Snow-capped cedars swaying against an icy sky. Landscapes swallowed in white. Figures welling up from dense fog. Dead men, their faces and limbs protruding from the sandy beach where they've been washed ashore. Snow Falling on Cedars, the contemplative film that Scott Hicks, the director of Shine, has made from the popular David Guterson novel, comes closest to being the most black-and-white color movie in years, alternating from driftwood grays to the dark, dark browns of oil lantern smoke.

Scene from Snow Falling on Cedars

The images (photographed by Robert Richardson, who worked on several of Oliver Stone's films) are often gorgeous, though, and some of the acting is superb.  Among the noteworthy:  Richard Jenkins' tentative portrayal of a sheriff who lacks a sense of authority, trying to keep the peace while not making a disturbance or creating a mess. James Cromwell, as a courtroom judge, who makes himself known using very few words yet turns out to be immensely compassionate and sensible. Max von Sydow as a defense attorney, his face tired beyond comprehension, the skin sagging, puffy yet also looking like damp tissue paper that would disintegrate with one touch, yet still able to marshall his resources one more time since, being old and frail, he has become more intimate with matters involving death.

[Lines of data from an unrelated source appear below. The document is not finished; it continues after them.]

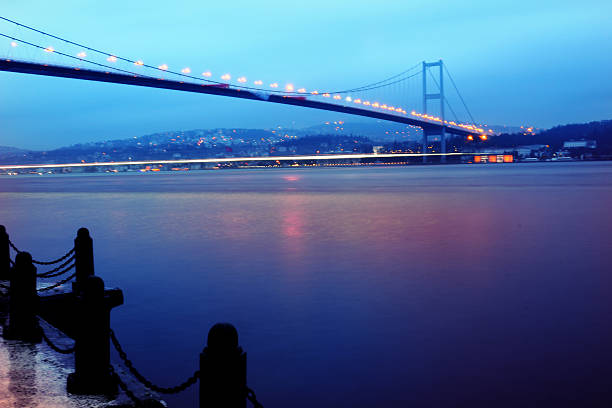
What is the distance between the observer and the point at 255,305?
256 inches

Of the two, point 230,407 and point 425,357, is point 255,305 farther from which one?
point 230,407

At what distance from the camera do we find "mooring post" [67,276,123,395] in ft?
9.74

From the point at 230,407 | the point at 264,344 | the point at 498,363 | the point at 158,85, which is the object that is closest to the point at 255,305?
the point at 264,344

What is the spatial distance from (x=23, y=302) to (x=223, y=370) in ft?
7.65

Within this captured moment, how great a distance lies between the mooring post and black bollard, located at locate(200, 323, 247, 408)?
3.33ft

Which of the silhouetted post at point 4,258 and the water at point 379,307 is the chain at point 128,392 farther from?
the silhouetted post at point 4,258

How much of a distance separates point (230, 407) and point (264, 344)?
287cm

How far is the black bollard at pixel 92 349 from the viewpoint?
2969 mm

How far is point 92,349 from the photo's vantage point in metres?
3.03

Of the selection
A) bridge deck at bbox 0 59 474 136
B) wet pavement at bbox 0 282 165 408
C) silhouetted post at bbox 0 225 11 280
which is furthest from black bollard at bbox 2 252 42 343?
bridge deck at bbox 0 59 474 136

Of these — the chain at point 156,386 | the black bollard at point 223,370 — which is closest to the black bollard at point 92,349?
the chain at point 156,386

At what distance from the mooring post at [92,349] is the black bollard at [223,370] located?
3.33ft

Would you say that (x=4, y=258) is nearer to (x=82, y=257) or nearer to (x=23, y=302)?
(x=82, y=257)

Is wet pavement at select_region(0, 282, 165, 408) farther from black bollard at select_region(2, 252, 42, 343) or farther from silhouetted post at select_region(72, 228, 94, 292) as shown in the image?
silhouetted post at select_region(72, 228, 94, 292)
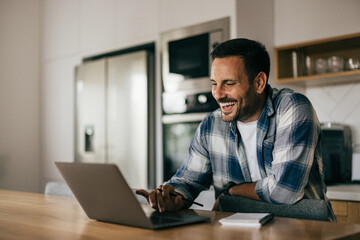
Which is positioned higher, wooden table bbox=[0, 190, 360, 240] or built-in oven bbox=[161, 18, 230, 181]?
built-in oven bbox=[161, 18, 230, 181]

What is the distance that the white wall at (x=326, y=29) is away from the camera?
2.90 m

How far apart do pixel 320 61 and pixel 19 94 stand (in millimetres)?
3058

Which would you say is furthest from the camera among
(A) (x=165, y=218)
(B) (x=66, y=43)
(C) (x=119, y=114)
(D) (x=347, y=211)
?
(B) (x=66, y=43)

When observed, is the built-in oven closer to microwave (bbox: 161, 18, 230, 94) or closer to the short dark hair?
microwave (bbox: 161, 18, 230, 94)

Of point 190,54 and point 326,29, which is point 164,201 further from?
point 326,29

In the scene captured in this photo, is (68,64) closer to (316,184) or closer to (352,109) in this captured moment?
(352,109)

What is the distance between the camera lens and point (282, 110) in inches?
65.0

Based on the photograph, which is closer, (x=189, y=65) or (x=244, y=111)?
(x=244, y=111)

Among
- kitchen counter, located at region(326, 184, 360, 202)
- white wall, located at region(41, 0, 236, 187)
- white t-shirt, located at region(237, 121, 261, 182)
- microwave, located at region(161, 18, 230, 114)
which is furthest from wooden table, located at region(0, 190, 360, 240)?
white wall, located at region(41, 0, 236, 187)

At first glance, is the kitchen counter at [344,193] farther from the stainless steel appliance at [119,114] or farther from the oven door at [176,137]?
the stainless steel appliance at [119,114]

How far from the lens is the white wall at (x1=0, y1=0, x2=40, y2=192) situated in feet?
14.4

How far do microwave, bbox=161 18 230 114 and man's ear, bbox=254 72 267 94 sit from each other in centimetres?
115

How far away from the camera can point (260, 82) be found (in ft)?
5.87

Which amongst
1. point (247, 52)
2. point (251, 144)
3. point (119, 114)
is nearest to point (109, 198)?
point (251, 144)
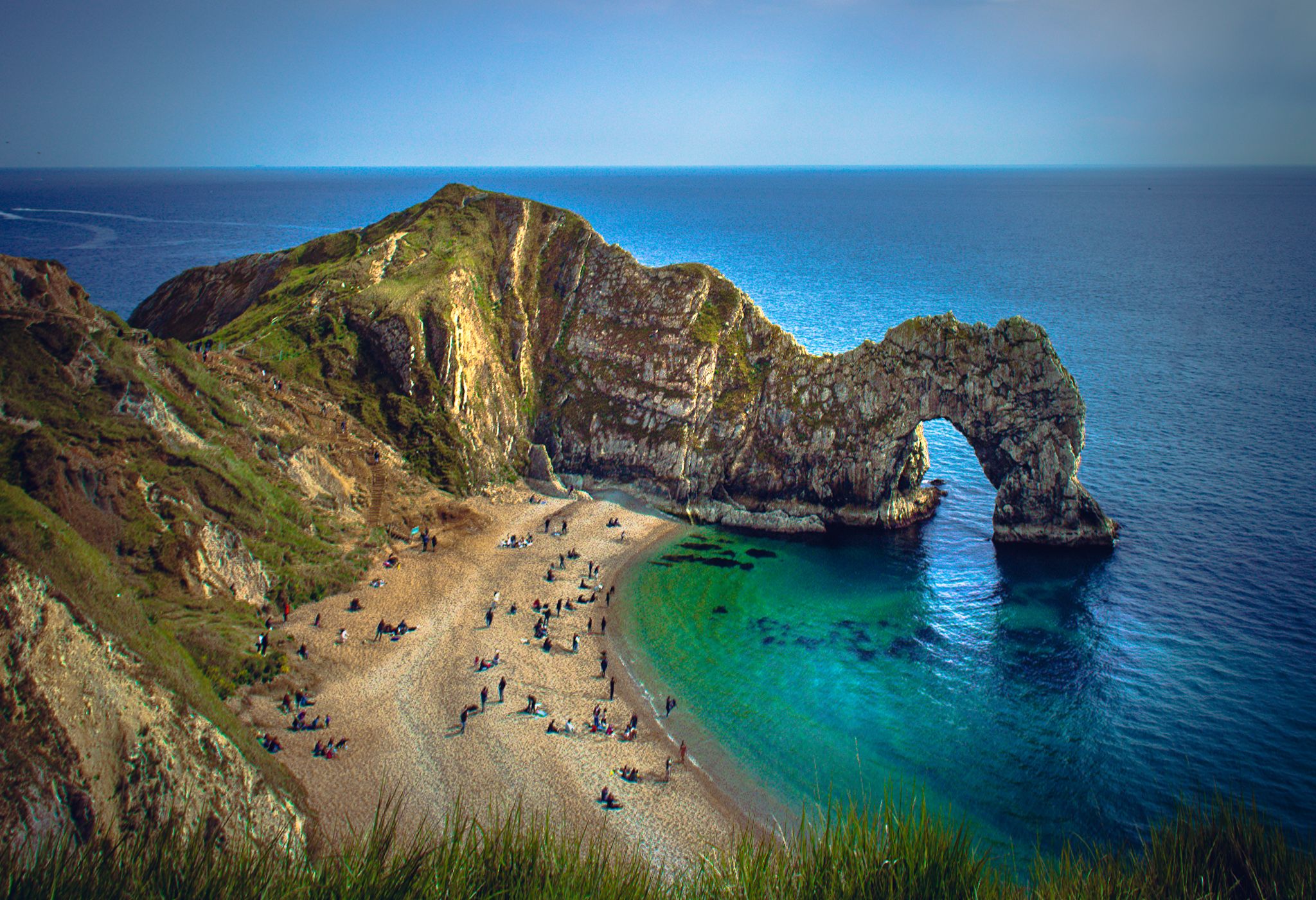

Hicks has chosen -- rather daringly, for a commercial film -- to make a film that is both a puzzle picture and a memory piece, with the characters' recollections weaving in and out of the narrative as the camera settles on each of them in turn. Only gradually do we learn all the story details. We know we are in a courtroom, at the trial of a Japanese-American (Rick Yune) accused of murdering a local fisherman, and that the action is set in the Forties, sometime after the bombing of Pearl Harbor. From the courtroom balcony, a young journalist (Ethan Hawke) takes notes on the proceedings while exchanging looks with the accused man's wife (Youki Kudoh, who, with her great, dark glassy eyes, stares right back at him, quivering). The journalist also comes across some evidence that could prove crucial to the trial, but he hesitates in bringing it forward. Why? We know that these two were in love with each other, and that circumstances tore them apart, but there seems to be something more of a reason than just simple jealousy. The truth is, eventually, revealed at the end of a rather stunning -- and actually rather crafty -- montage sequence that occurs about an hour and a half into the film.

Although there is a long, wordless sequence showing the rounding-up and relocation of the community's Japanese-American citizens to the Manzanar interment camp in California, Hicks appears more interested in the romantic conflicts in the story than in the racial situations that are actually at the heart of it. We never find out with any certainty whether the citizens who were forcefully removed, and who then returned to the town, are ever accepted back into the community to any degree. In any event, it doesn't change our reactions to the characters. The filmmakers have worked hard to make every frame of the film count for something, to add some new detail or some new layer of meaning to what has gone before, but there's a suspended, dangling feeling to the proceedings, and the film never really establishes a point-of-view. The picture as a whole feels slightly removed -- beautiful, muffled, but distant.

Ethan Hawke has never seemed like an actor who wanted to bare his soul to the audience. He has a broad-shouldered, more mature presence, here, than in previous films, and his sleek, handsome features are ruffled in a studious fashion by emotional undercurrents. But there is one moment, at a crucial point in the story, where his character suddenly expresses himself with such precise vehemence that it makes you wince. It's enough to make you think that Ethan Hawke just might make the transition into becoming an adult actor -- yet.